One of the most pervasive needs within the Deep Space Network (DSN) Metric Prediction Generator (MPG) view period event generation is that of finding solutions to given occurrence conditions. While the general form of an equation expresses equivalence between its left-hand and right-hand expressions, the traditional treatment of the subject subtracts the two sides, leaving an expression of the form f(x) = 0. Values of the independent variable x satisfying this condition are roots, or solutions. Generally speaking, there may be no solutions, a unique solution, multiple solutions, or a continuum of solutions to a given equation.
In particular, all view period events are modeled as zero crossings of various metrics; for example, the time at which the elevation of a spacecraft reaches its maximum value, as viewed from a Deep Space Station (DSS), is found by locating that point at which the derivative of the elevation function becomes zero. Moreover, each event type may have several occurrences within a given time interval of interest. For example, a spacecraft in a low Moon orbit will experience several possible occultations per day, each of which must be located in time. The MPG is charged with finding all specified event occurrences that take place within a given time interval (or “pass”), without any special clues from operators as to when they may occur, for the entire spectrum of missions undertaken by the DSN. For each event type, the event metric function is a known form that can be computed for any instant within the interval.
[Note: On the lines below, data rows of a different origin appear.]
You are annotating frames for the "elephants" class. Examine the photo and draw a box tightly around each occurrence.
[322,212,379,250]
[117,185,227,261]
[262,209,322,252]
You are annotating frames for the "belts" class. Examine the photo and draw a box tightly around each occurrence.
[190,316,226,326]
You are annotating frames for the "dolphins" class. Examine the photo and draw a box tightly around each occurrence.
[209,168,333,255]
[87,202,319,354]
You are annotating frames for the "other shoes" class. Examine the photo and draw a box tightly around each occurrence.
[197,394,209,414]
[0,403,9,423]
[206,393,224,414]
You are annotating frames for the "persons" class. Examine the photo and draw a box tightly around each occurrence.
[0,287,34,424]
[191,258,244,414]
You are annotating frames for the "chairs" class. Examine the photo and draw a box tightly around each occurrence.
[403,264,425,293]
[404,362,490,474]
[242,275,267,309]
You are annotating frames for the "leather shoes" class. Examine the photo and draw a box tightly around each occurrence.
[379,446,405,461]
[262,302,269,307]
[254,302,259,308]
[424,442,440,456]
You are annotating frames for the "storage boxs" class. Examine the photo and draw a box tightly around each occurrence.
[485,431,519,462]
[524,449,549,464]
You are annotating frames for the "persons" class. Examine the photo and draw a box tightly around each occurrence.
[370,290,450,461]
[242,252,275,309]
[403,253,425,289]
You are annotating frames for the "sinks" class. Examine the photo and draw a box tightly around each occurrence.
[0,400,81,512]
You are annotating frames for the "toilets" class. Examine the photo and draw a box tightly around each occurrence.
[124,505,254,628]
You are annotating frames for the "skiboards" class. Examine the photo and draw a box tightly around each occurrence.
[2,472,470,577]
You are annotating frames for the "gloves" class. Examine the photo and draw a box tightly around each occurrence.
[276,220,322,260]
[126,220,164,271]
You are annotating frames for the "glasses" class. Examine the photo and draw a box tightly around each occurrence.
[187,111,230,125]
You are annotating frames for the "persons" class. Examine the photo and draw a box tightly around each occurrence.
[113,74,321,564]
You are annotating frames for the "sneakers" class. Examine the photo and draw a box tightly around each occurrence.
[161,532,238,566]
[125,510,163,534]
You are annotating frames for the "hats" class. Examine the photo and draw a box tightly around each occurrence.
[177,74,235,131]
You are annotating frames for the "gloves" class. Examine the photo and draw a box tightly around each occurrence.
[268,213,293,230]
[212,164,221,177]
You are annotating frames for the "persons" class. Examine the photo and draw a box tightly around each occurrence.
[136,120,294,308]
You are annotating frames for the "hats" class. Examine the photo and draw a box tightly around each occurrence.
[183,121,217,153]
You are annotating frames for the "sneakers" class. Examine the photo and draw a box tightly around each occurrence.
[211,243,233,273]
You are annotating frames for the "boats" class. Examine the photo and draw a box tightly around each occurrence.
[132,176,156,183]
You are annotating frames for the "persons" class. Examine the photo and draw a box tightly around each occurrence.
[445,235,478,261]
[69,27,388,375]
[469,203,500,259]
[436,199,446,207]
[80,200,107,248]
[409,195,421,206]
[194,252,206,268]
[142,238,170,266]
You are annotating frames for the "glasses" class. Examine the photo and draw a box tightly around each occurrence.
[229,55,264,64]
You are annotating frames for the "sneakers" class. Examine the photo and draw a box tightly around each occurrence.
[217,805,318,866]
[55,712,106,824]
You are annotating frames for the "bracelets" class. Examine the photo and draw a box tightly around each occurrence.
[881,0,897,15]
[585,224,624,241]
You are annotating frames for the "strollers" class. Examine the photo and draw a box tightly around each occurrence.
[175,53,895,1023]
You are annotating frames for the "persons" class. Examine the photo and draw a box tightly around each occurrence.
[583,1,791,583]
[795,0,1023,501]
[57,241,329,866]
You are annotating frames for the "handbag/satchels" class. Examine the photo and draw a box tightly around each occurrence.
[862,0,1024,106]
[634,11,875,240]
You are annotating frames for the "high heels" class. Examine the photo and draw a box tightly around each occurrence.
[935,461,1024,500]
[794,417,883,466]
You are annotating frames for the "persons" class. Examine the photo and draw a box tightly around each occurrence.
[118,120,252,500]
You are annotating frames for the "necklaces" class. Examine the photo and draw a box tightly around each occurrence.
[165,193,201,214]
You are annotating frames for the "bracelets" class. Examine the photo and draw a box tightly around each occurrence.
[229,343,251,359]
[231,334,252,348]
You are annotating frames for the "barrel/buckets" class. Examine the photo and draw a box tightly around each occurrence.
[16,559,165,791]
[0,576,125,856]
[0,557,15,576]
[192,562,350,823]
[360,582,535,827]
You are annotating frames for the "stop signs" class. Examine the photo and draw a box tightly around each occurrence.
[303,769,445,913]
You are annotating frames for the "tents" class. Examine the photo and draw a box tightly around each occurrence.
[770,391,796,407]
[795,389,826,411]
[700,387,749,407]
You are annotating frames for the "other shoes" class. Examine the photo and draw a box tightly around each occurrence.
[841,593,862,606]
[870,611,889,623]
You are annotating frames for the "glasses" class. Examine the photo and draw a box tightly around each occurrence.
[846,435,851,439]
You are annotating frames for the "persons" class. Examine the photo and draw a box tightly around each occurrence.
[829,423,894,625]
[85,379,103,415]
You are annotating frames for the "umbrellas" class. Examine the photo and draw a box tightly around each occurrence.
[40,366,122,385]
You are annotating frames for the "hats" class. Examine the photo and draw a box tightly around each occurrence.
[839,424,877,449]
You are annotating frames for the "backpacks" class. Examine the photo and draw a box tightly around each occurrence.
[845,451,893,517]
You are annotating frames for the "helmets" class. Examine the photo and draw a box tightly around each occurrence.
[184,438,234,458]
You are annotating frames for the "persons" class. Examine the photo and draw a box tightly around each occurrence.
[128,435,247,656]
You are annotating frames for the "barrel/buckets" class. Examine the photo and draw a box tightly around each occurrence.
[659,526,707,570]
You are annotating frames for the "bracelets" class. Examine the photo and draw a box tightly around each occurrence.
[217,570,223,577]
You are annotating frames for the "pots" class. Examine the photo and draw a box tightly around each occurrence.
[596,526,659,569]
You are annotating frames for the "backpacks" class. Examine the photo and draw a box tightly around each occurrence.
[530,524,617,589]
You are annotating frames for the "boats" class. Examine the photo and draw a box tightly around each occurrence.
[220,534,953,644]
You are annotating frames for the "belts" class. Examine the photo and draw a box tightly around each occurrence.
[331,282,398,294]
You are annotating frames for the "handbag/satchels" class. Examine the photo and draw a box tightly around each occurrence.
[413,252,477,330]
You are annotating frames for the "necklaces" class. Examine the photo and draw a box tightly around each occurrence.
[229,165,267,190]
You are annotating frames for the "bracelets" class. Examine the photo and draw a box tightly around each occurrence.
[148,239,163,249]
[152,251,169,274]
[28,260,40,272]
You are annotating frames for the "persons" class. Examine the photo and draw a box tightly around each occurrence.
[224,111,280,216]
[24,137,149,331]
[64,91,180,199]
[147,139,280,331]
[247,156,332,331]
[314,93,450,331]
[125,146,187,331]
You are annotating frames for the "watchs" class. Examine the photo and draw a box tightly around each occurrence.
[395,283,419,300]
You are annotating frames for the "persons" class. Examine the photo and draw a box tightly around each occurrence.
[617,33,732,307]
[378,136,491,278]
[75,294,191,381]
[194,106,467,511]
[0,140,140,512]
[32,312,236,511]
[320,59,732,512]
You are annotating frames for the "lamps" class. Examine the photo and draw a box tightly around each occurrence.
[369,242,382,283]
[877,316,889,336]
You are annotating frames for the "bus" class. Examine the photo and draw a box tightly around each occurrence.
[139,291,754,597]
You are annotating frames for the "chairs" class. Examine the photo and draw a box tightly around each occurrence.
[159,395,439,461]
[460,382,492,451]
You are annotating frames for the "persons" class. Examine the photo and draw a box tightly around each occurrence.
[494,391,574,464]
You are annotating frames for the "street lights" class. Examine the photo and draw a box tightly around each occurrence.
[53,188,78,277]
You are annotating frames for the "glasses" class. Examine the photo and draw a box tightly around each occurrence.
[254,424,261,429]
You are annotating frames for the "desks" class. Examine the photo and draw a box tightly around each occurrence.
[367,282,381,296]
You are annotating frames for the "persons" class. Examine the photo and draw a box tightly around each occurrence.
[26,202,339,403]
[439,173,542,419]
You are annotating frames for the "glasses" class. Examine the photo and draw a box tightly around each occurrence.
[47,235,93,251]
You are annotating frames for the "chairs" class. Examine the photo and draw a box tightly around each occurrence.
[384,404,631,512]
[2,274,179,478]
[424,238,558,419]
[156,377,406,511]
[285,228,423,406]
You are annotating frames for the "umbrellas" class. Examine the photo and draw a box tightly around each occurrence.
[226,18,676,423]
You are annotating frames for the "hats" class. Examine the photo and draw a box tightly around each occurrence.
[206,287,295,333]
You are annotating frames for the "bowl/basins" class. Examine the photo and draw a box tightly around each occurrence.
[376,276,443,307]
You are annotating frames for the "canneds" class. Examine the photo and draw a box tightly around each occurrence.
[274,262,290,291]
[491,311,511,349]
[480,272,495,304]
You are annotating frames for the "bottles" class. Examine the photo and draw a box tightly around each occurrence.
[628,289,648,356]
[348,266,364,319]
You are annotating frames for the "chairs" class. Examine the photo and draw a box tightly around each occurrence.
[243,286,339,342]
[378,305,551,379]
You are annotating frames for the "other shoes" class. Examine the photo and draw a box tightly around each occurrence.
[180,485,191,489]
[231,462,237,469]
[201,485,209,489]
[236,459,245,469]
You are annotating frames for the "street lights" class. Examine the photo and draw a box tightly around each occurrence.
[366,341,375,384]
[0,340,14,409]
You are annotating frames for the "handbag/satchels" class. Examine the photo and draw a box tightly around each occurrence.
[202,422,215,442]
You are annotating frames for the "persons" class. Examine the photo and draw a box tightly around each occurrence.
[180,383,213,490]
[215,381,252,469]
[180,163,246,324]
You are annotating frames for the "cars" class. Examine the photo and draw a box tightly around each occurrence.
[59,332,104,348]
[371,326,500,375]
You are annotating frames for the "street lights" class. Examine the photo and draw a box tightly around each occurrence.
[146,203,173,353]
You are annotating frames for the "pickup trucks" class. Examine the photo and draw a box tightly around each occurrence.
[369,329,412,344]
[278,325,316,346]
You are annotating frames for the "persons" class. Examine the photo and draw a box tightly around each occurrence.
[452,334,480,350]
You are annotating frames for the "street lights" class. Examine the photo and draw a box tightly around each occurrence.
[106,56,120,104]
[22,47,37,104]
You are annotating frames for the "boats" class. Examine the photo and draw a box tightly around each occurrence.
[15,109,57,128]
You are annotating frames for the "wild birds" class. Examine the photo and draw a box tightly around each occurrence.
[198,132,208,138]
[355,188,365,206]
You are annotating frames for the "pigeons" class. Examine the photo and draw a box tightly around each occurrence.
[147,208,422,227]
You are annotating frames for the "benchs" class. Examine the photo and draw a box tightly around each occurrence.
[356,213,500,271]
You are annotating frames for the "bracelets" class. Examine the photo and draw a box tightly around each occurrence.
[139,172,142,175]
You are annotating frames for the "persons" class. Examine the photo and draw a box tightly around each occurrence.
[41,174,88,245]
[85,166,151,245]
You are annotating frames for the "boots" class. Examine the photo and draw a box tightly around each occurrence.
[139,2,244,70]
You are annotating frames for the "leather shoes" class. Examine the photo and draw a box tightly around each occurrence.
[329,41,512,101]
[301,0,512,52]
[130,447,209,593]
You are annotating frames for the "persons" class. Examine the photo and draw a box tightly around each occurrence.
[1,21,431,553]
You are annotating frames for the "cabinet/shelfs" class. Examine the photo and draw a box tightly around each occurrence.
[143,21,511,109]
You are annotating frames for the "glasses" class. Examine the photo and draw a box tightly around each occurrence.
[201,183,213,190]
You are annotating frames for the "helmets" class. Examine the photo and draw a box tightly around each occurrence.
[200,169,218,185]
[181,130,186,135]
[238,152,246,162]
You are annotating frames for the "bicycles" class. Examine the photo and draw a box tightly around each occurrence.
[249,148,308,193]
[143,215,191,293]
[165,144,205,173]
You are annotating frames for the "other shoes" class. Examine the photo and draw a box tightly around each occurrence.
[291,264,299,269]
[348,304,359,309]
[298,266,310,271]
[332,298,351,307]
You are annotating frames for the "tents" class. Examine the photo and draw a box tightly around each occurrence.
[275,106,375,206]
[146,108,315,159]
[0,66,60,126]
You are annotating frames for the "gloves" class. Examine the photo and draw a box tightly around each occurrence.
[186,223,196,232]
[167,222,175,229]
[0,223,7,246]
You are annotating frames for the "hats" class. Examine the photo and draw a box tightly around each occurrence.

A method has been created for a mathematical root finder to be capable of finding all roots of an arbitrary continuous function, within a given interval, to be subject to very lenient, parameterized assumptions. One assumption is that adjacent roots are separated at least by a given amount, xGuard. Any point whose function value is less than ef in magnitude is considered to be a root, and the function values at distances xGuard away from a root are larger than ef, unless there is another root located in this vicinity. A root is considered found if, during iteration, two root candidates differ by less than a pre-specified ex, and the optimum cubic polynomial matching the function at the end and at two interval points (that is within a relative error fraction εL at its midpoint) is reliable in indicating whether the function has extrema within the interval. The robustness of this method depends solely on choosing these four parameters that control the search. The roots of discontinuous functions were also found, but at degraded performance.